Questions about scene geometry
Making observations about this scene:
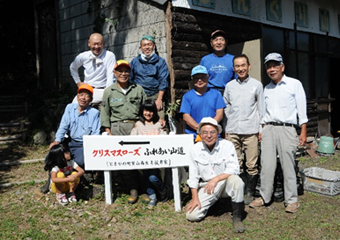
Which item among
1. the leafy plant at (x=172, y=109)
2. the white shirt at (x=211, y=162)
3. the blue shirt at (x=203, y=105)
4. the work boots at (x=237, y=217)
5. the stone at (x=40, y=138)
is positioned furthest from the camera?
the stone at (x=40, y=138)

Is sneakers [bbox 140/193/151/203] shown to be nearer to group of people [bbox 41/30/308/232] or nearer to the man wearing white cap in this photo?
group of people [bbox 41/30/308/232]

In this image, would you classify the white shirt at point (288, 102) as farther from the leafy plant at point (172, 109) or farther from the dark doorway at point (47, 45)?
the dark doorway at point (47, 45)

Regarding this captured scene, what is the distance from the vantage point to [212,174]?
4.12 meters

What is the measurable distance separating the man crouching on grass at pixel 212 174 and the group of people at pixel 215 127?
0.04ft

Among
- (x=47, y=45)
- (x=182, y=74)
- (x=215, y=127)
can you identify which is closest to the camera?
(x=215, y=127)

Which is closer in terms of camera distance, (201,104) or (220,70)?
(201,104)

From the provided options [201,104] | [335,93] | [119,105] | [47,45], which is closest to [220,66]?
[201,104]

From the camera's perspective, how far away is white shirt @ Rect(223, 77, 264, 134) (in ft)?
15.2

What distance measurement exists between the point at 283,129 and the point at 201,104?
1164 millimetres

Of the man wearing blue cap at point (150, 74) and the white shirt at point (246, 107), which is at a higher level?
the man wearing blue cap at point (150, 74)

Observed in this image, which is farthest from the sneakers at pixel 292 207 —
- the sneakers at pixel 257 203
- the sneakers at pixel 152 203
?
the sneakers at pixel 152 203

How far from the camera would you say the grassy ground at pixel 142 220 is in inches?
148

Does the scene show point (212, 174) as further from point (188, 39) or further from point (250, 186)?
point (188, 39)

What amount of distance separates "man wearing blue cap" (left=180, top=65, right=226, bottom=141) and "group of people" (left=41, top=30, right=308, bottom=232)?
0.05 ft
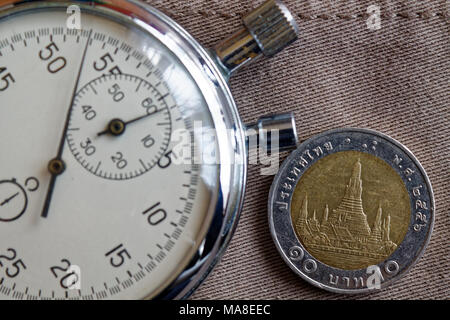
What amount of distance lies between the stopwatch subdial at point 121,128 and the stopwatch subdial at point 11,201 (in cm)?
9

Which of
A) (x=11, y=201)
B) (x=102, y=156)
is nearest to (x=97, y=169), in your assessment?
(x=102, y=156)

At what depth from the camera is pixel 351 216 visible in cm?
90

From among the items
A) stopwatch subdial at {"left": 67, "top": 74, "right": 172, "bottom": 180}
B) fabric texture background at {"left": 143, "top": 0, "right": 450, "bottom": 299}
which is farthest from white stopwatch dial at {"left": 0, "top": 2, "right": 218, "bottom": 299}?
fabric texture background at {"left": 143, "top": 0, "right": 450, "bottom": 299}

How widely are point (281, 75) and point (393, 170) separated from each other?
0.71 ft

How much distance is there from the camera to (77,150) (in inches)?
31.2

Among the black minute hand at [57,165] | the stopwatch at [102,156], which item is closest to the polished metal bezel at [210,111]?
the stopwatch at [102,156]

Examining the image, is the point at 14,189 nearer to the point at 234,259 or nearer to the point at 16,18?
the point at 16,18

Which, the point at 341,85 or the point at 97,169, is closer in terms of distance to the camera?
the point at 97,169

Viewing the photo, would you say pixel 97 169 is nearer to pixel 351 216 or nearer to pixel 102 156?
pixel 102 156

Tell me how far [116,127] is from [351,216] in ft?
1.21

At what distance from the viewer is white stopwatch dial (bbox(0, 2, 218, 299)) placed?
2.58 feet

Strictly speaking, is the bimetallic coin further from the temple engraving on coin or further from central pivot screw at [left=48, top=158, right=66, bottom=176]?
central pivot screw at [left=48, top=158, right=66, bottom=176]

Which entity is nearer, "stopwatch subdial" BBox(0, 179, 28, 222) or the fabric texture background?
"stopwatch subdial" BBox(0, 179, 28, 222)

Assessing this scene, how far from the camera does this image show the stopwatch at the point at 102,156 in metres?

WORK TO COMPLETE:
Without the pictures, transcribe the listing above exactly.

RESULT FOR THIS TASK:
Making observations about this scene:
Which item among
1. the leafy plant at (x=172, y=109)
2. the white shirt at (x=211, y=162)
3. the blue shirt at (x=203, y=105)
4. the work boots at (x=237, y=217)
5. the stone at (x=40, y=138)
is positioned furthest from the camera?
the stone at (x=40, y=138)

Is sneakers [bbox 140/193/151/203] shown to be nearer to group of people [bbox 41/30/308/232] or nearer to the man wearing white cap in this photo?
group of people [bbox 41/30/308/232]

In this image, would you classify the white shirt at point (288, 102) as farther from the leafy plant at point (172, 109) or farther from the dark doorway at point (47, 45)?
the dark doorway at point (47, 45)

Regarding this captured scene, what is the distance from the vantage point to [212,174]?
4.12 meters

What is the measurable distance separating the man crouching on grass at pixel 212 174 and the group of people at pixel 215 127?
0.04ft

Among
- (x=47, y=45)
- (x=182, y=74)
- (x=215, y=127)
can you identify which is closest to the camera?
(x=215, y=127)

Which is closer in terms of camera distance, (201,104) or (220,70)?
(201,104)

From the provided options [201,104] | [335,93] | [119,105] | [47,45], which is closest to [220,66]?
[201,104]

From the camera's perspective, how far away is white shirt @ Rect(223, 77, 264, 134) (in ft)?
15.2

What distance measurement exists between the point at 283,129 and the point at 201,104?
1164 millimetres

Of the man wearing blue cap at point (150, 74) and the white shirt at point (246, 107), which is at a higher level?
the man wearing blue cap at point (150, 74)

Observed in this image, which is farthest from the sneakers at pixel 292 207 —
- the sneakers at pixel 257 203
- the sneakers at pixel 152 203
?
the sneakers at pixel 152 203

How far from the camera would you say the grassy ground at pixel 142 220 is in inches?
148

Does the scene show point (212, 174) as further from point (188, 39) or further from point (250, 186)?
point (188, 39)

What amount of distance separates "man wearing blue cap" (left=180, top=65, right=226, bottom=141) and "group of people" (left=41, top=30, right=308, bottom=232)?
0.05 ft
What amount of distance lies between the stopwatch subdial at point 121,128 and the stopwatch subdial at point 11,201 (in cm)?
9

Which of
A) (x=11, y=201)
B) (x=102, y=156)
is nearest to (x=97, y=169), in your assessment?
(x=102, y=156)

At what depth from the camera is pixel 351 216 visible in cm?
90

From among the items
A) stopwatch subdial at {"left": 67, "top": 74, "right": 172, "bottom": 180}
B) fabric texture background at {"left": 143, "top": 0, "right": 450, "bottom": 299}
which is farthest from white stopwatch dial at {"left": 0, "top": 2, "right": 218, "bottom": 299}?
fabric texture background at {"left": 143, "top": 0, "right": 450, "bottom": 299}

How widely are point (281, 75) and point (393, 170) separated from each other?
0.71 ft

How much distance is there from the camera to (77,150) (in inches)?
31.2

Among the black minute hand at [57,165] | the stopwatch at [102,156], which item is closest to the polished metal bezel at [210,111]?
the stopwatch at [102,156]

Examining the image, is the point at 14,189 nearer to the point at 234,259 or nearer to the point at 16,18?
the point at 16,18

Which, the point at 341,85 or the point at 97,169, is closer in terms of distance to the camera?
the point at 97,169

Viewing the photo, would you say pixel 97 169 is nearer to pixel 351 216 or nearer to pixel 102 156?
pixel 102 156

Tell me how far [116,127] is from [351,216] in ft?
1.21

At what distance from the viewer is white stopwatch dial (bbox(0, 2, 218, 299)) placed?
2.58 feet

Strictly speaking, is the bimetallic coin further from the temple engraving on coin or further from central pivot screw at [left=48, top=158, right=66, bottom=176]?
central pivot screw at [left=48, top=158, right=66, bottom=176]

Which entity is nearer, "stopwatch subdial" BBox(0, 179, 28, 222) or the fabric texture background?
"stopwatch subdial" BBox(0, 179, 28, 222)

Assessing this scene, how far from the camera does this image show the stopwatch at the point at 102,156 in metres?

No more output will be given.